Ephesians 6:17 (GNT) Directs us to “accept … the word of God as the sword which the Spirit gives you.” It is therefore a great idea to ask the Holy Spirit for wisdom in how to bring God’s Word into your conversations.
Then we can’t forget to ask Him for this one too: Ephesians 5:18 (GNT) “Do not get drunk with wine, which will only ruin you; instead, be filled with the Spirit.”
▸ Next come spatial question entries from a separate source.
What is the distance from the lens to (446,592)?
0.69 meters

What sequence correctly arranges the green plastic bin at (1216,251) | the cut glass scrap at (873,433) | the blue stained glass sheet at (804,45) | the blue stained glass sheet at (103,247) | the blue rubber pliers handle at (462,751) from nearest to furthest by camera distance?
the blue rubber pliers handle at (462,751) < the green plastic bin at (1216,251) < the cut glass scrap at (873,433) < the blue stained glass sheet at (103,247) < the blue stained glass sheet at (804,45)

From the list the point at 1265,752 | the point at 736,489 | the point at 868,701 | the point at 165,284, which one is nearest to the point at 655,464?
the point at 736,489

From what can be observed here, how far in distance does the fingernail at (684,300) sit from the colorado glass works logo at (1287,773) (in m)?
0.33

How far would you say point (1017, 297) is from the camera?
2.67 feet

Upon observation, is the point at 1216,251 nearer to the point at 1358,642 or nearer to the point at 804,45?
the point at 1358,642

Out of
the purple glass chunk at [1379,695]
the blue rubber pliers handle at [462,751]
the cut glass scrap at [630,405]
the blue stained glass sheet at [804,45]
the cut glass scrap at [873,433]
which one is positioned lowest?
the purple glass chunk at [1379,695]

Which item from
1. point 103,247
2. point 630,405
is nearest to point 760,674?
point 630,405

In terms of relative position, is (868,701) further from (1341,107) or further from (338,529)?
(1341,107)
We have run out of time to discuss the gifts that are given by the Spirit. Paul urges us to pray, asking to be given the most useful spiritual gifts. When someone thanks you for the way God is using your gift in your local church, don’t get proud about that. But use that feedback as an encouragement to cling even tighter to the Holy Spirit.
Let’s pray.
Dear Heavenly Father, Paul says that as a believer in Christ, the power of sin should no longer control our lives. So my listener and I have already been enabled through the truth of your Word to live obeying the leading of the Holy Spirit. Dear Father, please give our minds a new sensitivity to the nudges of your Spirit. O Holy Spirit, help us to realize any ways we have grieved You. Please lead us in asking for your forgiveness. And teach us how to cling to You. Dear Jesus, we pray that we will remember that we are so unified to you that it is as if we died with You on the cross and now have been raised to live a life under new management. Therefore Lord, help us to realize when our minds go back to well-worn pathways that lead to the desires that used to dominate our thoughts. Help us to put our eyes back on You, Lord Jesus. Heavenly Father, I pray for my brother or sister listening to me now, if he/she struggles to believe that the Holy Spirit is in any way active in his/her life. Dear Jesus, please convince my listener that you haven’t left them alone and orphaned. O Holy Spirit, come to my listener and to me. Renew our minds and make us a new creation.
Amen. And Gale and I say, “May the Lord bless you ‘real good’.”